Mexico’s FDI 48% in the first quarter from regular flows recorded during the same time last year, as businesses invest in production closer to US markets, with multiple key mergers (Grupo Televisa SAB and Univision Holdings Inc. and the restructuring of Grupo Aeromexico SAB) alongside which were not counted in official figures. The spread over the Fed’s fed funds target rate has grown from 3.75 per cent to 6.25 per cent, making it an attractive currency for emerging market carry trade investors.
In a notable exception to markets’ traditional fear of uncertainty, the looming specter of a change in government has recently driven the peso to a 10-month high against the dollar.
Incumbent President Gustavo Petro is under threat from a potential corruption scandal, derailing market reforms that had put off investors and international market participants.
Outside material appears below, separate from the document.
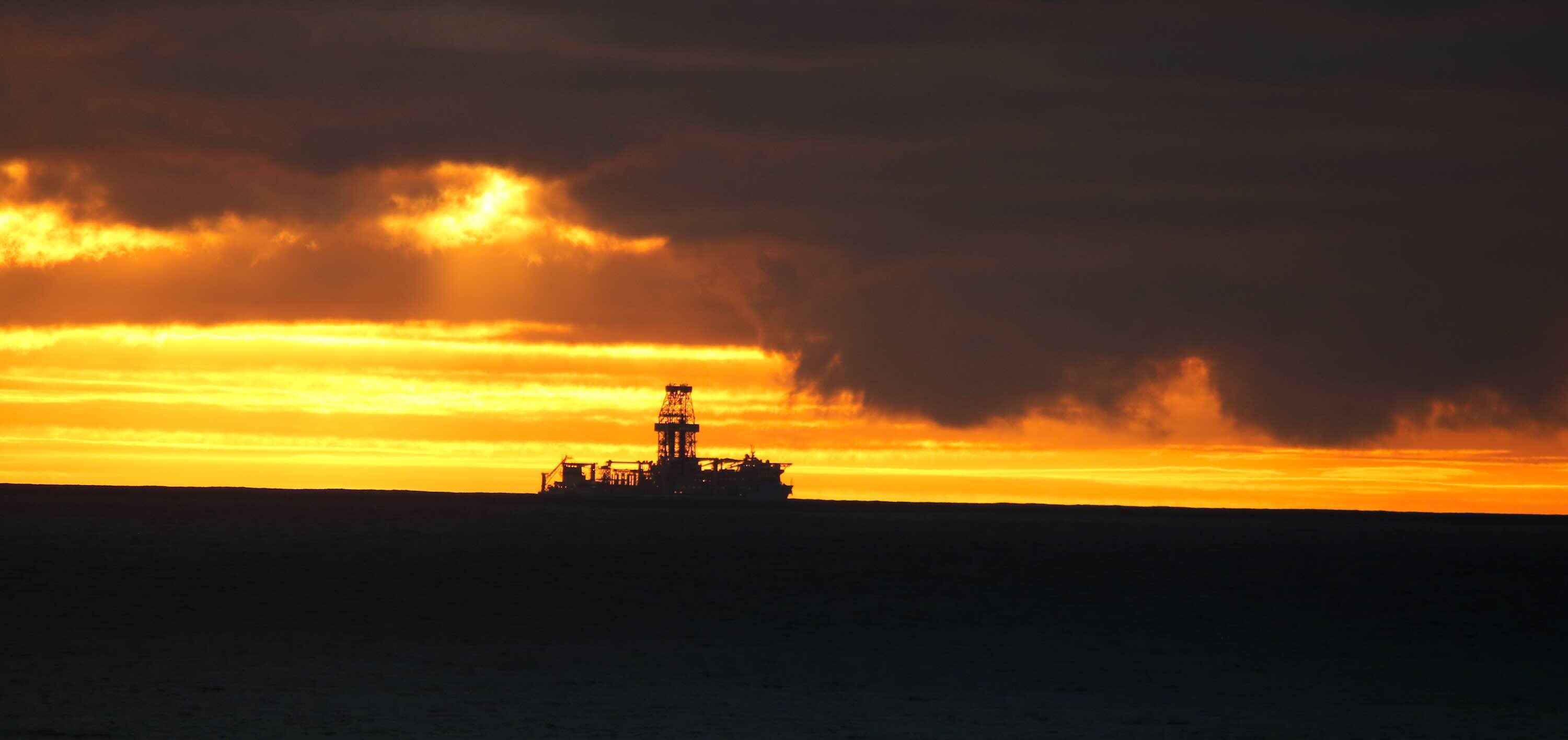 A drilling rig on the horizon at sunset.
Aside from the proposed changes to health, pensions and the labor market, Colombia benefits from sound fundamentals that have driven peso gains of 13% year to date, surpassing even the Mexican currency.
Colombia has established one of the best fintech hubs in the region alongside key markets like Brazil and Mexico bringing massive amounts of FDI into the country reaching $3.9 billion in December 2022 alone, – nearly as much as it received in the entire first half of 2021. Investments in technology and innovation have tripled in Colombia in the last two years, making it the third largest technology ecosystem in the region.
Combined with robust positioning from the central bank, there is confidence for carry trade investors to deal in Colombian pesos on a par with the BRL, reflecting the solid foundations of both countries.
What does this mean for FDI?
Despite the diversity in the region, LATAM regions have shown themselves to be attractive, fiscally sound and balanced in their approach to maintaining their currency, with the current exception of Argentina.
As global trade revives post-pandemic, there is a greater market for the commodities, services and workforce that the continent can provide, boosted by increasing infrastructure investment and sound fundamentals.
With the ongoing weakness of the dollar, LATAM countries have the opportunity to reposition themselves as a favorable vector for currency movement and growth.
The long term value of this approach will depend on how the region’s government deal with the challenges and opportunities presented to them. The World Bank has suggested that countries in the region should preserve their resilience and take advantage of the opportunities presented by nearshoring and green industries to boost economic growth.
Massive flows of VCs and Fintech driven businesses in key markets such as Mexico, Brazil and Colombia, have established attractive hubs of innovation, tech and growth. While some funds have pulled back on investment, Q1 2023 nevertheless saw $129M of VC dollars deployed into 100 startups hailing from the region.
In a world where the dollar has lost some luster as the safe haven currency, LATAM could arise as a valuable new harbor for investment.